> _Article_
>>>>>
How to compare in shell script?

Question

How to compare in shell script?

Or, why the following script prints nothing?

x=1
if[ $x = 1 ] then echo "ok" else echo "no" fi

Answer 1

You could compare in shell in two methods

1. Single-bracket syntax ( if [ ] )
2. Double-parenthesis syntax ( if (( )))

---

Using Single-bracket syntax

Operators :-

-eq is equal to

-ne is not equal to

-gt is greater than

-ge is greater than or equal to

-lt is less than

-le is less than or equal to

In Your case :-

x=1
if [ $x -eq 1 ]
then 
  echo "ok" 
else 
  echo "no" 
fi

Double-parenthesis syntax

Double-parentheses construct is also a mechanism for allowing C-style manipulation of variables in Bash, for example, (( var++ )).

In your case :-

x=1
if (( $x == 1 )) # C like statements 
then
    echo "ok"
else
    echo "no"
fi

Answer 2

Short solution with shortcut AND and OR:

x=1
(( $x == 1 )) && echo "ok" || echo "no"

Answer 3

It depends on the language. With bash, you can use == operator. Otherwize you may use -eq -lt -gt for equals, lowerthan, greaterthan.

$ x=1
$ if [ "$x" == "2" ]; then echo "yes"; else echo "no"; fi
no

Edit: added spaces arround == and tested with 2.

Answer 4

With numbers, use -eq, -ne, ... for equals, not equals, ...

x=1
if [ $x -eq 1 ]
then 
  echo "ok" 
else 
  echo "no" 
fi

And for others, use == not =.
<<<<<
> _Problem 1_
In the shell comparison thread, which single-bracket operator means "greater than or equal to"?

> _Records supplied_
>>>>>
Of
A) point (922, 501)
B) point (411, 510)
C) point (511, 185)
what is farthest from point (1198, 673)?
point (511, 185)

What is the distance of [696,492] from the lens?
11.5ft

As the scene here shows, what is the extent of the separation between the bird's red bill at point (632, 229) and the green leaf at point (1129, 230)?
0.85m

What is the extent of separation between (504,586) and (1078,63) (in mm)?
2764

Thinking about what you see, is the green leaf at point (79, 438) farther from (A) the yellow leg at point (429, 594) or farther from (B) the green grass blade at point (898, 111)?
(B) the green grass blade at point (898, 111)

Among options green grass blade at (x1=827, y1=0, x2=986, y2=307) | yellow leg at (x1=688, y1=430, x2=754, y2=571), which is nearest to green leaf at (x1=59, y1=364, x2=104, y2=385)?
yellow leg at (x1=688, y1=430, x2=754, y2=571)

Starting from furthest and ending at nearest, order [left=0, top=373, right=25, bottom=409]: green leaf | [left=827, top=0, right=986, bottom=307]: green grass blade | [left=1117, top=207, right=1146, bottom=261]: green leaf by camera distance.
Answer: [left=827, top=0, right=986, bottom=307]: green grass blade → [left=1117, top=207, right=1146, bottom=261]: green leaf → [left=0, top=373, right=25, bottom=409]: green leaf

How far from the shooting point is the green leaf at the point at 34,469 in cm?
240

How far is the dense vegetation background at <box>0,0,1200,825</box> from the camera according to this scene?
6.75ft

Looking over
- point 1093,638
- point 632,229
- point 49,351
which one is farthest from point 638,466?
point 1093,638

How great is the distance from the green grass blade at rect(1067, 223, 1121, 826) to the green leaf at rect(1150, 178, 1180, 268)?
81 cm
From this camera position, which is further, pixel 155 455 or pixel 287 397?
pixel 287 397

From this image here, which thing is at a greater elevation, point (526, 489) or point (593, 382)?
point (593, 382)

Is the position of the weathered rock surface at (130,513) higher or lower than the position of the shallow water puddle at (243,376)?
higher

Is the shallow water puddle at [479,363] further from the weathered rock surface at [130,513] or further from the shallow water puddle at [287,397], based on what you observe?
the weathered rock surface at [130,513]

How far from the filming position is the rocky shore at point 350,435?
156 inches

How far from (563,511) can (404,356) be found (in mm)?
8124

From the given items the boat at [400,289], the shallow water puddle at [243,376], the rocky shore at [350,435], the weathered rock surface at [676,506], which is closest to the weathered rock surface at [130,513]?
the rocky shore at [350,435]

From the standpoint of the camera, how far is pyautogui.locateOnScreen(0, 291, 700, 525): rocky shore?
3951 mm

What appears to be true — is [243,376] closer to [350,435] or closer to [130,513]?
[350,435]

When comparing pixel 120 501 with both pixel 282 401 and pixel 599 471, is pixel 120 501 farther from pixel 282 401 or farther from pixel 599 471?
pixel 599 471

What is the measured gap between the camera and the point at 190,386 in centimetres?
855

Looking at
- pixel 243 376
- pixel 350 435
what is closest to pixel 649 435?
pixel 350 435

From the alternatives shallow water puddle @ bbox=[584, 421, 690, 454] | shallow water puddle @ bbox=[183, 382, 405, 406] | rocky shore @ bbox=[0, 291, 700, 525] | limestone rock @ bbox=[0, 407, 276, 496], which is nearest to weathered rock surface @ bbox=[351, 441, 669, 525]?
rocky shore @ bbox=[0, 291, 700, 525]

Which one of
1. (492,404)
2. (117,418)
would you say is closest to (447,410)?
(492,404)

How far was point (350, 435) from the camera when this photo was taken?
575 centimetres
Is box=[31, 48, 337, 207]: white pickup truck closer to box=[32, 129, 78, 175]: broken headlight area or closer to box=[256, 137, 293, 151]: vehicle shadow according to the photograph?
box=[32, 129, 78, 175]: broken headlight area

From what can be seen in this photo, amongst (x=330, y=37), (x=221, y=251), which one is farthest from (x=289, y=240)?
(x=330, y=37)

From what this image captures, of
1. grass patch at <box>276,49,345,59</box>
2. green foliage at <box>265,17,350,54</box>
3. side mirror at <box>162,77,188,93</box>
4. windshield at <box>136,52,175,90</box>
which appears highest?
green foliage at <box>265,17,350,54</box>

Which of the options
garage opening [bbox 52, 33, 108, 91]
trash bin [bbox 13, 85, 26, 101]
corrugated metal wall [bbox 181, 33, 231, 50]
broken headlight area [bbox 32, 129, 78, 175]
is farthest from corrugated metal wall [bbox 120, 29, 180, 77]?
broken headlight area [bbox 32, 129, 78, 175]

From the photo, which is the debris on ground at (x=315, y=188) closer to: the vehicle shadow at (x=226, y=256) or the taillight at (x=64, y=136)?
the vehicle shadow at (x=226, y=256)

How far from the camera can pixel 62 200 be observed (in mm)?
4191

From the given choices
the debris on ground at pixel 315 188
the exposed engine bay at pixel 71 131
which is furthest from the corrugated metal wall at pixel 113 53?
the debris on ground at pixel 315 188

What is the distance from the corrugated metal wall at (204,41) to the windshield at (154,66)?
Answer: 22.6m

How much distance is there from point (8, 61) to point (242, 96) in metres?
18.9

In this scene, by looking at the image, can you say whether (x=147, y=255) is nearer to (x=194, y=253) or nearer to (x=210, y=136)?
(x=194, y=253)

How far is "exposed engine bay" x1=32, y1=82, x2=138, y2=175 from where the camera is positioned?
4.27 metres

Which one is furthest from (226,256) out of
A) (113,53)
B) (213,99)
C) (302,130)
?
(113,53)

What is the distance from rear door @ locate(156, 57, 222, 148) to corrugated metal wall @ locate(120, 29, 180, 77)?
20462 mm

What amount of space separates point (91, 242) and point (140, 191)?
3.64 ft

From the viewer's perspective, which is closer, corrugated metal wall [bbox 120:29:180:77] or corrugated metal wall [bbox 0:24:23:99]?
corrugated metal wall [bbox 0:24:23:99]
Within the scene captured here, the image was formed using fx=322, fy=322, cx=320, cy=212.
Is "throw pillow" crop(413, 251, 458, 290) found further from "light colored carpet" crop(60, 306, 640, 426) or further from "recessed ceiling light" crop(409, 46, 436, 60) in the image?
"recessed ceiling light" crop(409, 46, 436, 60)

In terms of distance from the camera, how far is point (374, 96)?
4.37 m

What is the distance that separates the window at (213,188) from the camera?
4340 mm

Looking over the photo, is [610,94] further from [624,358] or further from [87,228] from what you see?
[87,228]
<<<<<
> _Problem 2_
Can you write out the listing from the line with "Looking over the" through the end of the listing, replacing "photo" with "image" and leaving everything else unchanged?

> _Exercise output 1_
-ge

> _Exercise output 2_
Looking over the image, is [610,94] further from [624,358] or further from [87,228] from what you see?
[87,228]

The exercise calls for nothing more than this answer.